Me reí sola mientras me sentaba a esperar mi turno, notando que esta visita y la consulta al kinesiólogo, habían instalado un tema en mi mente. 

Hasta ahí, teniendo en cuenta mi edad, parecía haber sido víctima de una dosis normal y suficiente de presión social -yo no acostumbro ir por el camino de los excesos, excepto tal vez si hablamos de manzana con peanut butter-.  Me equivocaba. Unos días más tarde, salí de caminata con un grupo de senderismo que recorrían caminos verdes en los alrededores de Concordia. A  mitad de camino por unos arenales, me alcanzó un señor de unos sesenta y cinco años que yo nunca había visto antes y cuando íbamos a la par, me dijo con una sonrisa:

- ''Si te ilusionaste con encontrar un hombre entre nosotros, lamento informarte que acá estamos todos o muy viejos o muy comprometidos''.

Yo, que aún no me curaba de espanto, me vi sorprendida y le devolví la sonrisa:

- ''Jaja no, en realidad lo que estoy queriendo encontrar es un viaje''.

El hombre se rió, como si festejara un chiste y después de una conversación breve por la que supo que venía de Irlanda y me iba a Australia, apuró el paso. 

Estos episodios me bajaron a una realidad (social e impuesta, pero también incluso biológica) que no había considerado hasta entonces (aunque me sintiera de veinticuatro, sí tenía veintinueve) y de la que no tenía pensado hacerme cargo por el momento (si yo quería tener veinticuatro, iba a tener veinticuatro).

Después de ese último comentario, del que ya tomé nota como sobredosis, me puse a considerar esta idea que tenemos de que una mujer soltera de casi treinta años desea estar en pareja, desea tener hijos, desea tener una casa, solo que aún no lo ha conseguido. Pensé que como muchas veces esto es cierto, en ocasiones, más que un amor, una encuentra depositarios de sus sueños, de sus anhelos, de sus expectativas de vida y se enamora del papel que una persona X cumple en la realización de esos sueños personales, tal vez incluso más de lo que se enamora de la persona en sí. De esa manera, mientras se está en pareja se es feliz en la certeza de haber encontrado terreno fértil para realizarse. A los treinta, me dije,  la necesidad de encontrar a aquel que haga realidad los 'sueños' de ser madre y esposa, es más apremiante para algunes que para otres.

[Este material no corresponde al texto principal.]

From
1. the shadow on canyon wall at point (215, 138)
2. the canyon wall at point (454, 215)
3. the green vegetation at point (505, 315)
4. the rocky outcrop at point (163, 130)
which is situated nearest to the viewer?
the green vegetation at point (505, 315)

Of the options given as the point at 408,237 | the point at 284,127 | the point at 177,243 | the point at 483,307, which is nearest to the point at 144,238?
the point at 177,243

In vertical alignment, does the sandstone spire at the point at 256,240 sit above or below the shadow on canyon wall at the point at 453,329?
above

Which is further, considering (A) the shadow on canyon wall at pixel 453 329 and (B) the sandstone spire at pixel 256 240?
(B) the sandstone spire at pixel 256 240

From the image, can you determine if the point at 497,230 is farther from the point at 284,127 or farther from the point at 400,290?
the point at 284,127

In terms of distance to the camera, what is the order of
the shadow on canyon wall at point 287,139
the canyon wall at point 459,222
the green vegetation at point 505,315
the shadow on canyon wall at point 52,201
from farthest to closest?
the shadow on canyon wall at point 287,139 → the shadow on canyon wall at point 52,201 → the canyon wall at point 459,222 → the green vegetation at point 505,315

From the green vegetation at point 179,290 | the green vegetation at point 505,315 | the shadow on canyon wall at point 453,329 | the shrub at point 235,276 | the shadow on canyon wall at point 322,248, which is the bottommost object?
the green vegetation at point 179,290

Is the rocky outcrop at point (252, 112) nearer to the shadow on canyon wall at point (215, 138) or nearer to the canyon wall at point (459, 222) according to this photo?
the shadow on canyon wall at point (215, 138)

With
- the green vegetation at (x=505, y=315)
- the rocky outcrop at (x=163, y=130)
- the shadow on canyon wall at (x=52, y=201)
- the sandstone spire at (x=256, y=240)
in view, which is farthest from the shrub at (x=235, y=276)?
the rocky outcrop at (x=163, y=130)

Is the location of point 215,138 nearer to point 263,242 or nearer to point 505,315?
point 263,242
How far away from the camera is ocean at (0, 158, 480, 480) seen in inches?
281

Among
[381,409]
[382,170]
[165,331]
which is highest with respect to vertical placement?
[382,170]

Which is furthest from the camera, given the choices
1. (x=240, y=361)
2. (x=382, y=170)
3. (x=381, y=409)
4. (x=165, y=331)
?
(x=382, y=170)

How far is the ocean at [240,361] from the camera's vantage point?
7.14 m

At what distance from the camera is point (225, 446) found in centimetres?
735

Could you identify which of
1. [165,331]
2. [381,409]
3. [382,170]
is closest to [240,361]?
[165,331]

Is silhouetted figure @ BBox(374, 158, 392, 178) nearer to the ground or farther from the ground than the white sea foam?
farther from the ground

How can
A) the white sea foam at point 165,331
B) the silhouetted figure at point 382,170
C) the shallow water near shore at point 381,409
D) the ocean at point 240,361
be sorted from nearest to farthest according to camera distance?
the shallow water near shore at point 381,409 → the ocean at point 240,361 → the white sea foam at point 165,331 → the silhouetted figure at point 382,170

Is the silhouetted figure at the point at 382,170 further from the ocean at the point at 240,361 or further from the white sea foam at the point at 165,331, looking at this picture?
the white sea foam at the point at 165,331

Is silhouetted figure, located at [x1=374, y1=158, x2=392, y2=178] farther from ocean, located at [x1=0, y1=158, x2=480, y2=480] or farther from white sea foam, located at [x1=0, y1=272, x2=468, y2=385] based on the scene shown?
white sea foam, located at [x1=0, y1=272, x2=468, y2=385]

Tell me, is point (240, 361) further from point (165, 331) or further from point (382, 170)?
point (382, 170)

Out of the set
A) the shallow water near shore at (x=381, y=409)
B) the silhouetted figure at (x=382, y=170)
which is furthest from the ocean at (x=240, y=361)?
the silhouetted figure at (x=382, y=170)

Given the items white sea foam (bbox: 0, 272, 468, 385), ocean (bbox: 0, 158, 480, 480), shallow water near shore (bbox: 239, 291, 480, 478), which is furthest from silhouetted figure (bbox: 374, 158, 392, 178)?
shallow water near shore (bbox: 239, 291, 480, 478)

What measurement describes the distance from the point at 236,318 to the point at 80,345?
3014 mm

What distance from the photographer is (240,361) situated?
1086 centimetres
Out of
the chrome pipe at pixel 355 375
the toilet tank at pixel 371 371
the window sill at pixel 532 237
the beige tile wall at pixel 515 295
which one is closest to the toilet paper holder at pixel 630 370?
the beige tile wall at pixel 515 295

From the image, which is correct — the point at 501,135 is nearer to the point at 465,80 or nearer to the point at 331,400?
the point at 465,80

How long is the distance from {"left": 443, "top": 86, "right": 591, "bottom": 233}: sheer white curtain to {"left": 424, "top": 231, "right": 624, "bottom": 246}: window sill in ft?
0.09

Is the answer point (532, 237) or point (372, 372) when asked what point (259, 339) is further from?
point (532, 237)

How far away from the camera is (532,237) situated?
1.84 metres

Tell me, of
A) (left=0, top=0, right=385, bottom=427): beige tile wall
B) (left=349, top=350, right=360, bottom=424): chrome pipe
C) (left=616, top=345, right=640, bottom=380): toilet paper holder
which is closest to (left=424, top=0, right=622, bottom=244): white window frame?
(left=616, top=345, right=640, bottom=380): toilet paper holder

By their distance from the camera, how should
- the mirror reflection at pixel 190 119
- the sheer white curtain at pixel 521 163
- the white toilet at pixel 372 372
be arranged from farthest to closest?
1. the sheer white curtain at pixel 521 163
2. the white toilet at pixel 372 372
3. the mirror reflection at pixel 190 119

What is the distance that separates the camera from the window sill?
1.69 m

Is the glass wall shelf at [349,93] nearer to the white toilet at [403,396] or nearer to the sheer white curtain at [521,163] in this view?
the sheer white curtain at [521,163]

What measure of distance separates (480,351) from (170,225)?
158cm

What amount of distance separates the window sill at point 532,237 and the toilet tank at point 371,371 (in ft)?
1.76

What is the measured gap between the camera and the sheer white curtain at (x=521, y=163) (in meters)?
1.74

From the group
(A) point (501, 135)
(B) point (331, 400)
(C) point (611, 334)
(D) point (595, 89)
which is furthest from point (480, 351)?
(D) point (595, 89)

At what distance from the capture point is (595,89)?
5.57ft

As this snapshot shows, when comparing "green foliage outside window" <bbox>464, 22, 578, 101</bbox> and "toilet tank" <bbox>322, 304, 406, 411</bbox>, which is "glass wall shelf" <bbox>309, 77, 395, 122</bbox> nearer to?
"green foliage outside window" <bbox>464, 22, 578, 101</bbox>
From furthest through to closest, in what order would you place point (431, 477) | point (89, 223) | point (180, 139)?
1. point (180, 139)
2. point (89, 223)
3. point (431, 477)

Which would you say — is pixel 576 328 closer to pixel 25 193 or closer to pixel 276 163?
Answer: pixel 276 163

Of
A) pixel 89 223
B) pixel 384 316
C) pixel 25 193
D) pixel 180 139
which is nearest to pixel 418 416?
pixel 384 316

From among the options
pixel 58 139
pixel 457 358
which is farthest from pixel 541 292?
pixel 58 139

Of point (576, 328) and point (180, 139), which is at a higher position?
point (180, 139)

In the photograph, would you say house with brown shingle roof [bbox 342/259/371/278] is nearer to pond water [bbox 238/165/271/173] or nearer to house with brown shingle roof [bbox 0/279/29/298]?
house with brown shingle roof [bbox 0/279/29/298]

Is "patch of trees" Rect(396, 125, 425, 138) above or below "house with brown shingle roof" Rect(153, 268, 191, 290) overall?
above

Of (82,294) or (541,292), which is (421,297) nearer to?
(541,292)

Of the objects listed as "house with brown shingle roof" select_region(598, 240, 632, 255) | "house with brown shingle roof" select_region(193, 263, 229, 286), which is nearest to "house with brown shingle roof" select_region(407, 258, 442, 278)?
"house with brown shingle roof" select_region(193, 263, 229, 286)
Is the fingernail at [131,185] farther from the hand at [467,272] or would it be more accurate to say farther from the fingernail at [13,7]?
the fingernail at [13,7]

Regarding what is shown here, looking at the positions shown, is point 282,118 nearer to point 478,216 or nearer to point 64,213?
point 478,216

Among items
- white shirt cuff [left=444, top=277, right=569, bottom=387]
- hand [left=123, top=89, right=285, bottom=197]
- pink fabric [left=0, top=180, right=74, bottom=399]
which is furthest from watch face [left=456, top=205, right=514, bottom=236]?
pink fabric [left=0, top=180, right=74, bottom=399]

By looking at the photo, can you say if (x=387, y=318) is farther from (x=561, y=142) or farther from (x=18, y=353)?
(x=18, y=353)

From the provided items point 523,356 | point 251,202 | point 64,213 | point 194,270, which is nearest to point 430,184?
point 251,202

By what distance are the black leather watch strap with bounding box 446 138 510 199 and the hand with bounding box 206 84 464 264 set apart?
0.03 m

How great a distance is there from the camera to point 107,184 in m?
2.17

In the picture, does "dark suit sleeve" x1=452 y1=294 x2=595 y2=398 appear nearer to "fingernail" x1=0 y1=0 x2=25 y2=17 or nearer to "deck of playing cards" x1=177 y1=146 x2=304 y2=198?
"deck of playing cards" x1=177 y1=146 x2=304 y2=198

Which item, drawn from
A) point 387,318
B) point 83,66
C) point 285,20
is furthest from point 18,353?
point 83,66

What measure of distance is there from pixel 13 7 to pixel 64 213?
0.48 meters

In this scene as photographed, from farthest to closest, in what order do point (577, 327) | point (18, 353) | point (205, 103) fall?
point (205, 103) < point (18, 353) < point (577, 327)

Consideré también los peligros de confundir al amor con la necesidad. Recordé esas novelas baratas que leía de adolescente y como me regodeaba con esos párrafos que me gustaba releer: ''Te necesito'', se decían. ''No puedo vivir sin vos''. Esa me parecía la declaración de amor más entregada y poderosa que alguien podía hacer. La lectura que hacía ahora, sin embargo, azuzada por el poco tacto de un par de desconocidos y ya lejos de mis quince años, era algo distinta:   ''tengo una carencia que necesito que vos suplas, es una cuestión de necesidad. Pero durante la vida voy a necesitar distintas cosas, ya que no soy de piedra y cambio. Tal vez más adelante no necesite lo mismo que ahora si, por ejemplo, ya cumplí mi sueño de ser madre… Tal vez ya no te necesite entonces''. Me dije que, aún habiendo mucha diferencia entre necesitar y amar a alguien, era imposible saber quién encuentra el amor y quién encuentra una pareja/contenedor que pueda albergar y hacer realidad los deseos propios. 

¿Y yo? me pregunté, para responderme la pregunta más o menos implícita que me habían hecho aquellos desconocidos en el consultorio y en la caminata. Yo, en algún momento había bosquejado una lista de ideas raquíticas e incompletas de lo que quería en mi vida antes de cumplir treinta años, como cuento aquí. Pero en general, había andado demasiado ocupada tratando de descubrir cuáles eran los deseos y las aspiraciones que en verdad me movían. De haber sabido con seguridad cuales eran, igual no hubiese sido atinado andar esparciendo esas semillas en terreno ajeno, ni permitir que germinaran en otro que no fuera yo. Me dije: ¡que el universo me guarde y me libre de caer en eso algún día!  porque después, si ese otro dejara de necesitarme a mi y se fuera, se llevaría mi jardín.

Aterrizando en Australia por primera vez.

Olvidé todas esas consideraciones ociosas en lo que lleva darle click a ‘reservar vuelo’, después de recibir el visto bueno para viajar. Sin embargo, volvería a recordarlas más pronto que tarde. Fue a unos días de haber llegado a la tierra de los canguros, cuando me acerqué al banco para abrir una cuenta. Ahí me atendió una señora muy amable que me hizo tomar asiento en su oficina. No recuerdo la primera pregunta que me hizo, pero sí la segunda porque, una vez más, no me la esperaba:

-''¿Ya encontraste a tu hombre alto y esbelto?''.

Ante mi respuesta negativa agrandó la sonrisa conspirativa y achicando los ojos apenas, añadió:

-''¿Pero estás en eso, no?''.

Antes de que me fuera con la cuenta activada, retomó el tema diciendo que además de alto y morocho, estaría bueno que fuera buen bailarín y -entusiasmada- sugirió que le mandara una foto cuando lo ‘encontrara’. Yo no estaba del todo segura, pero me parecía que incluso en tierras lejanas como Australia, todos esos no eran detalles esenciales para abrir una cuenta de banco...

Salí divertida de la oficina hacia la calle soleada y me reí de buena gana cuando encaré Elizabeth Street camino al hostel en el centro de Melbourne, al sureste de Australia, en el tercer continente al que llegaba en la vida, el primero que visitaba sola. De momento yo ya había ‘encontrado’ lo que quería encontrar y el resto,  realmente me parecían detalles nada esenciales.